When the fish are cool, get in there with your fingers and take all the flesh + fat off the heads – the cheeks, the fat around the eyes, the little bits between the spine.
Do your best to remove all bones as you go – the bigger the fish heads, the less of a job this is.
Put all your foraged flesh into a bowl, and add the juice at the bottom of the pan (sieved, if there’s scales in it).
Add fresh herbs of choice (I used greek basil + thyme + oregano) and a bit more salt if that’s your thing. Stir it all around.
Pour into a terrine dish and chill well, maybe overnight. The fish mix will gell up, and become quite firm.
Then turn your fishy terrine out onto a board or a plate, and that’s it.
Eat with thanks, homegrown salad, crunchy bread and maybe a cider.
The leftover bones: Add the bones to a hot thermophilic compost pile if you have one, or boil them up for a light stock, or place in a bucket of water with a firm lid for a few months and make fish fertilizer for your garden.
**Variation – next time I do this I’ll do as Jude recommended, which is to place a dish ontop of the fish in it’s vessel with a weight on it, to press out some of the liquid and make the end result a bit firmer and more brawn like. Next time…
As anyone who has made this kind of thing would know, this kind of dish is perhaps the the best way to get in touch with the fact that you’re eating animal.

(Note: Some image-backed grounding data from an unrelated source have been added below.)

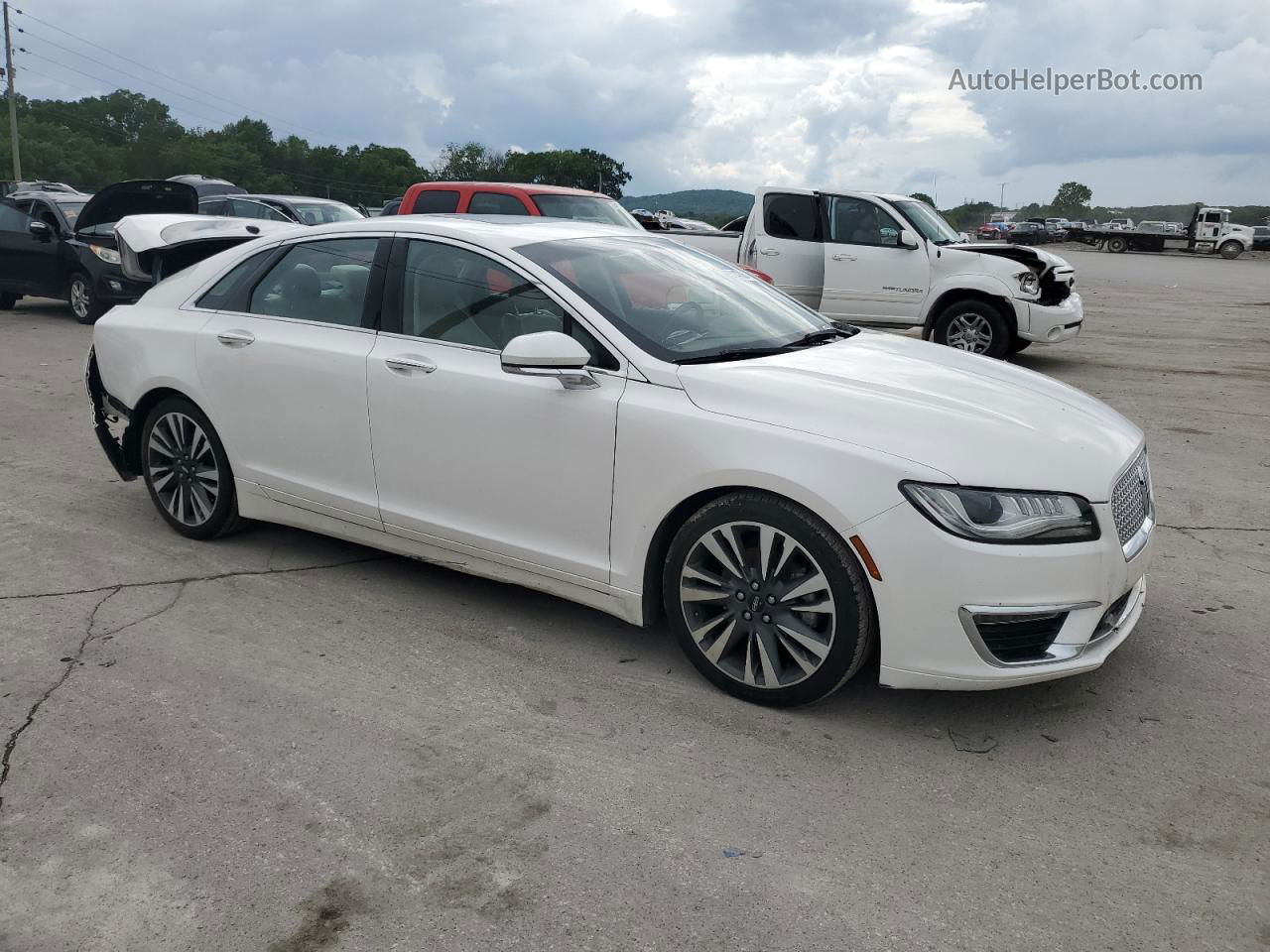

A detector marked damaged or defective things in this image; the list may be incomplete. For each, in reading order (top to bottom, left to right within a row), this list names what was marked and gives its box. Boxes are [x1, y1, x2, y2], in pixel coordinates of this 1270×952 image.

damaged rear bumper [83, 347, 138, 484]
cracked asphalt [2, 247, 1270, 952]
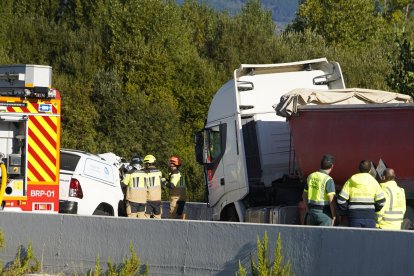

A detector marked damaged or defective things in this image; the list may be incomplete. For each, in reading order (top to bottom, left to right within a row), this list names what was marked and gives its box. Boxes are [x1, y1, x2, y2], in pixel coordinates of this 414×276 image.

damaged semi truck [196, 58, 414, 224]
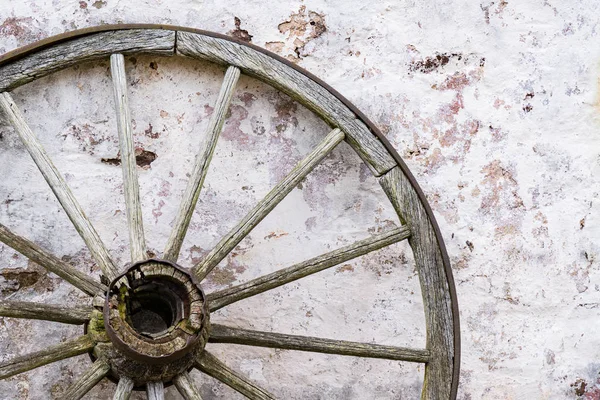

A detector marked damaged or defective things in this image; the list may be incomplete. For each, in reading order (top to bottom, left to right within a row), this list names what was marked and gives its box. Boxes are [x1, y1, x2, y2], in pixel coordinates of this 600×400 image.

rusty metal rim [0, 24, 460, 396]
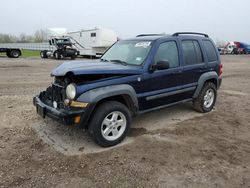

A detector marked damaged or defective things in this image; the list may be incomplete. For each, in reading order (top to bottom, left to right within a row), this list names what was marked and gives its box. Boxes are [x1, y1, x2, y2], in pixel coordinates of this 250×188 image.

crumpled hood [50, 59, 143, 75]
damaged front bumper [33, 96, 86, 125]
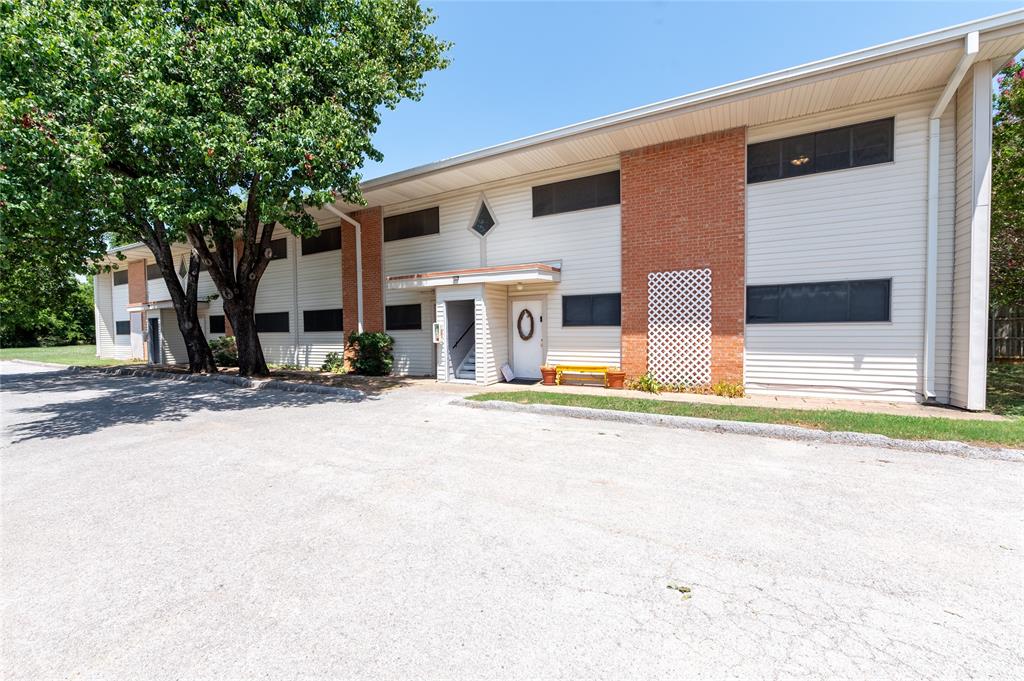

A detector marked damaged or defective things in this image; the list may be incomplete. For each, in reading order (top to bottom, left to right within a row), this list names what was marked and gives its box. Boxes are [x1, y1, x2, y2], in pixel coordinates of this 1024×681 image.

cracked pavement [2, 364, 1024, 675]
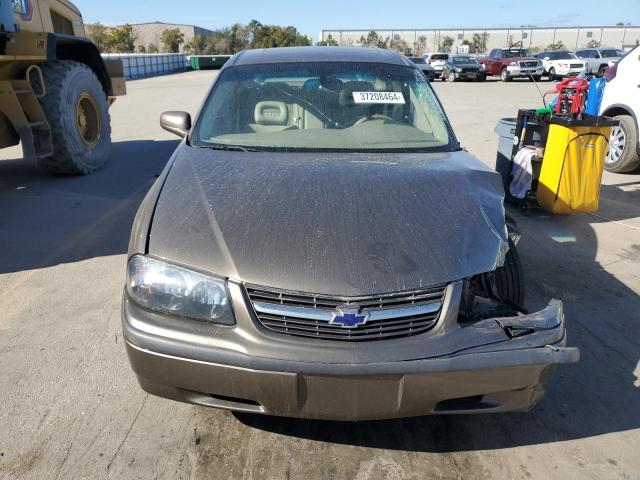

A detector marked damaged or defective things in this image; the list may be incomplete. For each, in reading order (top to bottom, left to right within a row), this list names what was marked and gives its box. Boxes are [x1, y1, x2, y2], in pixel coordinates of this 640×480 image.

exposed headlight housing [125, 255, 235, 326]
damaged front bumper [122, 282, 576, 420]
pavement crack [106, 394, 149, 472]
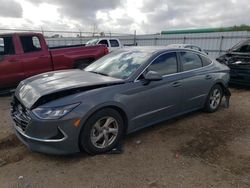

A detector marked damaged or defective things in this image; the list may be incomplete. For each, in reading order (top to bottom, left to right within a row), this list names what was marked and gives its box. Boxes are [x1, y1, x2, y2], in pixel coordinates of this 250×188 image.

crumpled hood [16, 70, 123, 108]
broken headlight [31, 102, 79, 119]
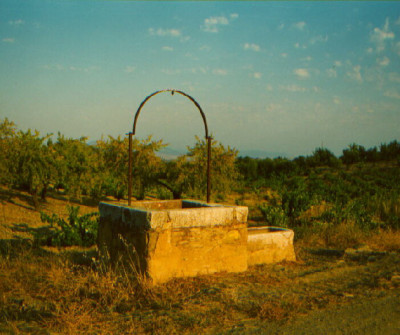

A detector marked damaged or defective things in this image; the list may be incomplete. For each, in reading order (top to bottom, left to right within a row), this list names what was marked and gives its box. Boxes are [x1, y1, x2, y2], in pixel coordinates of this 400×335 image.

rusty iron post [131, 89, 212, 203]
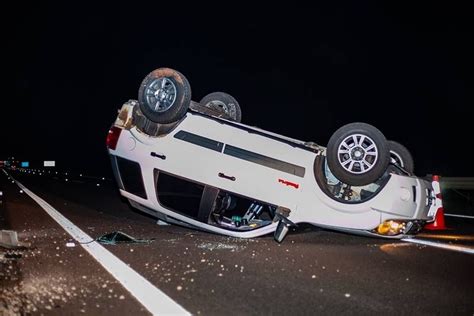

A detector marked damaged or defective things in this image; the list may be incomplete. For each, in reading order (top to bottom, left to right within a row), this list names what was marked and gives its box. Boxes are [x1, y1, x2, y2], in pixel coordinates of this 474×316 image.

overturned white car [106, 67, 440, 242]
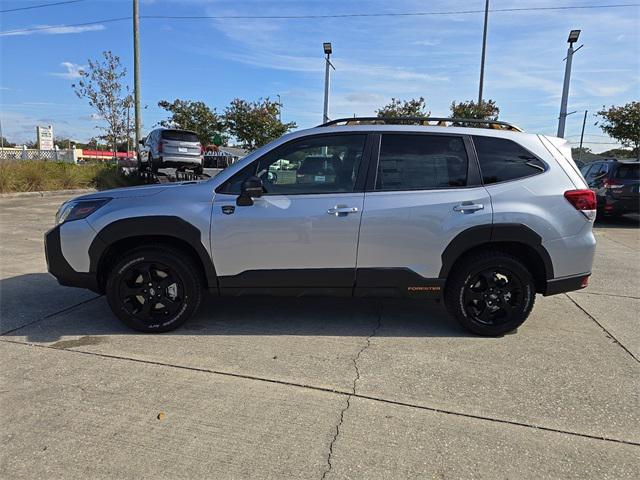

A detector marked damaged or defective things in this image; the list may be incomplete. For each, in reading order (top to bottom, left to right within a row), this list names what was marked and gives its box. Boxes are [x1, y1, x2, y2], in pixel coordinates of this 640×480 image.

crack in pavement [0, 294, 102, 336]
crack in pavement [564, 292, 640, 364]
crack in pavement [322, 306, 382, 478]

No tidy fillets, no plastic wrap, no parsely-adorned medallions, no arms-length eating here. You are literally dissecting a head and pulling the fat out from behind the eyes.
It’s visceral stuff. And I mean that in the most respectful way possible.
I think if more folks made this sort of thing, our appreciation for our place in the ecosystem would shift markedly.
We’d probably eat a lot less meat, and make the most of it when it was available, using every single bitty piece possible.
To use what would otherwise be wasted (in our current society) is to honor that food source.